Win 2000 Server To Support 64 Gbytes Of Memory
Microsoft disclosed yesterday that the highest-end version of Windows 2000 Server will support up to 64 Gbytes of memory, enabling users to consolidate applications running on multiple NT servers today onto a single box. That could make it simpler to manage NT applications because it is easier to administrate one large machine than many smaller ones, Microsoft officials say.
Windows 2000 Datacenter Server, which will run on up to 16 processors in a single machine and will ship 60 to 90 days after the other versions of Windows 2000, will take advantage of Intel processors' ability to use up to 36 bits in memory addressing instead of merely 32 bits. With 32 bits, the limit that a high-end Intel processor--Pentium Pro or Pentium II--can address is 4 Gbytes, NT Server 4.0 Enterprise Edition's current limit.
However, by taking advantage of a driver developed by Intel, operating systems can use 36-bit addresses to directly address 64 Gbytes, according to Michel Gambier, Microsoft product manager for Windows 2000 Server. Some Unix operating systems already do that.

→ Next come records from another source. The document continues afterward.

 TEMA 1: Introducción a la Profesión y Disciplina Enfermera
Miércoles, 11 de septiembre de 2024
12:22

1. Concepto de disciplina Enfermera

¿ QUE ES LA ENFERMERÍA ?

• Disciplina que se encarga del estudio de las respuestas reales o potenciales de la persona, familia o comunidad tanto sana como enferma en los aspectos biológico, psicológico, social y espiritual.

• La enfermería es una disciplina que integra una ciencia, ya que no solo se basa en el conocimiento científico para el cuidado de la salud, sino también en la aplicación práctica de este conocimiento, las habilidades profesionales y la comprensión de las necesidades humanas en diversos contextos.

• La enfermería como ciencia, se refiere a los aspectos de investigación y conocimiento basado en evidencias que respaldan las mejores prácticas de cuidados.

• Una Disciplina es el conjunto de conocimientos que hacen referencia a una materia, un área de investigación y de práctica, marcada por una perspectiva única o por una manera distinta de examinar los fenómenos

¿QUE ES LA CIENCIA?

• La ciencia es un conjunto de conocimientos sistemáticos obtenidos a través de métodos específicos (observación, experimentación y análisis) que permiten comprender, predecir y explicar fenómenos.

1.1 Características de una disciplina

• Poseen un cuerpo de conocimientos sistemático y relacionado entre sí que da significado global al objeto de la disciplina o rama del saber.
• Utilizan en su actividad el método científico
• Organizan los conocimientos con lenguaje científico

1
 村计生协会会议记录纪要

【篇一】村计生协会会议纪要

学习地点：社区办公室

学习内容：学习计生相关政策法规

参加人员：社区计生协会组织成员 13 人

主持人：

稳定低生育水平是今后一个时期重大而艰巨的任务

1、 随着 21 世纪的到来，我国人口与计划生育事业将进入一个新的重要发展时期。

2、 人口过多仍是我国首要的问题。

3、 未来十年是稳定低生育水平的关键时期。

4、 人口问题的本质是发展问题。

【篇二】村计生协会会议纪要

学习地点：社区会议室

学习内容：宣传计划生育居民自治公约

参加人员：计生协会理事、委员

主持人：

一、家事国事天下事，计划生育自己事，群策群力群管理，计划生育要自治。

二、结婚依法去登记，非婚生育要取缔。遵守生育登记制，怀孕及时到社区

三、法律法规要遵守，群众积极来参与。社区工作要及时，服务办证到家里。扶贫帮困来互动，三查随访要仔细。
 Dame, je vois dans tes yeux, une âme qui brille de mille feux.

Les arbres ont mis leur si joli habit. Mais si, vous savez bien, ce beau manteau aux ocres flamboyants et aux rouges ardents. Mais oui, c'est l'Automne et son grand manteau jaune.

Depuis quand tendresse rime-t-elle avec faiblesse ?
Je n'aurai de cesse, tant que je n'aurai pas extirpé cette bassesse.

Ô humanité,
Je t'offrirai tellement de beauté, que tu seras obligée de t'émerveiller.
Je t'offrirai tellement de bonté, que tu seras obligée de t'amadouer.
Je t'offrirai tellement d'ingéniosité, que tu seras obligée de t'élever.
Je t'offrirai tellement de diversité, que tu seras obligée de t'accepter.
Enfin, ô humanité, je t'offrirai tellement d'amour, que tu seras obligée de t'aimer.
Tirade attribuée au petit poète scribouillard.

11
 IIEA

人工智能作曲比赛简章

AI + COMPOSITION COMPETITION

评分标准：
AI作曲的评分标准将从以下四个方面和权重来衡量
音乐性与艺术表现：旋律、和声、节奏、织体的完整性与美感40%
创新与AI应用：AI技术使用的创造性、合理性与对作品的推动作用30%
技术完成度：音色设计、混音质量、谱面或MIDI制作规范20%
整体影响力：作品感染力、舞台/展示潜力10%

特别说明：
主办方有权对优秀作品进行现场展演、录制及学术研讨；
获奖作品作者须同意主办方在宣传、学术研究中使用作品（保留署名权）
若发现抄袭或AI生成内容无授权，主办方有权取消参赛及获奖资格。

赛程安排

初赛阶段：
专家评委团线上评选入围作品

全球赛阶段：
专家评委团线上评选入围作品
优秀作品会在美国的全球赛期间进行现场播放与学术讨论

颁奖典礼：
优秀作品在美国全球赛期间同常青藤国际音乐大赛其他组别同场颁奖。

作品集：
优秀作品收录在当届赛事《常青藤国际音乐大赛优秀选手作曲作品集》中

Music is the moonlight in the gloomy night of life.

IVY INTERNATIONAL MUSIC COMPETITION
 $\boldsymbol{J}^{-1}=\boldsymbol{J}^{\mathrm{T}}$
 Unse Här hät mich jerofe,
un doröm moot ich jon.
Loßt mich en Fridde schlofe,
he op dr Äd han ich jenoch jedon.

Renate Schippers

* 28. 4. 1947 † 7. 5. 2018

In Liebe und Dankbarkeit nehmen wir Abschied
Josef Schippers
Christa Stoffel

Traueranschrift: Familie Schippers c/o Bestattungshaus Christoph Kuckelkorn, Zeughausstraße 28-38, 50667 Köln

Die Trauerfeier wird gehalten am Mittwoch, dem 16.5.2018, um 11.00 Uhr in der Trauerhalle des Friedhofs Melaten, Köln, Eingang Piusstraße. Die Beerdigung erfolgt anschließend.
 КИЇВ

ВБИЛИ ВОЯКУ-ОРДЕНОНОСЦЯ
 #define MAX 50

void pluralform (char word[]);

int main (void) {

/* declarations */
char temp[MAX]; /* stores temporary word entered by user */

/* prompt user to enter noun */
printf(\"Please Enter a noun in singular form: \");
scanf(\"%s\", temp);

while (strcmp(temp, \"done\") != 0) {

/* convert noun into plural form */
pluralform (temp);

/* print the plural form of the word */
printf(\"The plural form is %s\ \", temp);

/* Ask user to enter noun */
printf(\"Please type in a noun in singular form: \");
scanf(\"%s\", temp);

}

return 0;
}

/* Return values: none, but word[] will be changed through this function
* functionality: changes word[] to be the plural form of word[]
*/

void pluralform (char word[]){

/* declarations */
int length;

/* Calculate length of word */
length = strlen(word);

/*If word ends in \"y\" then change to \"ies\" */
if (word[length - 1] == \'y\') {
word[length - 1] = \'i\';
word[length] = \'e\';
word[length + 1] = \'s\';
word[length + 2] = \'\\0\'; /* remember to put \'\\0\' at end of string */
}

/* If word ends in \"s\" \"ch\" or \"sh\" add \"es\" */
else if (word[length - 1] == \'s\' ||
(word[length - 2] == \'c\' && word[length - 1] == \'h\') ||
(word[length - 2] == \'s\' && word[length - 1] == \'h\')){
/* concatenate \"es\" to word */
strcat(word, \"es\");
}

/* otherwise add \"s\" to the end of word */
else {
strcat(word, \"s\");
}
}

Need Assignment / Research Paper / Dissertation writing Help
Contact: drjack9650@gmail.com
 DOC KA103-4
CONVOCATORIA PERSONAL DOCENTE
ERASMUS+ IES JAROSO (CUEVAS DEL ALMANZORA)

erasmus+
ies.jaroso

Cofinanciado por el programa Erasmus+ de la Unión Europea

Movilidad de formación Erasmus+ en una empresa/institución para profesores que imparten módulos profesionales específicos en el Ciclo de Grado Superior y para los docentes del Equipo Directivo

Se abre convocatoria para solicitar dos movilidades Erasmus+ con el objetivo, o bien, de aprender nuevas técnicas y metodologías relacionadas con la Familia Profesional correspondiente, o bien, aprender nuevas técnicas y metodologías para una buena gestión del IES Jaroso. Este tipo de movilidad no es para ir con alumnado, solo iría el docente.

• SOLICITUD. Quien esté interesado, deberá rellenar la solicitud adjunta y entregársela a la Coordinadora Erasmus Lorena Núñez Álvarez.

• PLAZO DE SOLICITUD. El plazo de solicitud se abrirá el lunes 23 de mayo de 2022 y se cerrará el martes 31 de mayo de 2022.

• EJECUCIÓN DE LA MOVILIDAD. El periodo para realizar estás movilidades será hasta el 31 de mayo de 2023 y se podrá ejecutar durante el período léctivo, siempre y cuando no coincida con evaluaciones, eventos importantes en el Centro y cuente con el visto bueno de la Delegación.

Datacenter Server will let users of existing applications use as much as 3 Gbytes of memory for each application--the current limit. Additionally, Datacenter Server's programming interface will include four new function calls that will enable developers to write applications that can use more than 3 gigabytes.
Additionally, Microsoft will consider whether to add the 36-bit address support to Windows 2000 Advanced Server, but since it is about to enter the third and final beta test, that is less likely.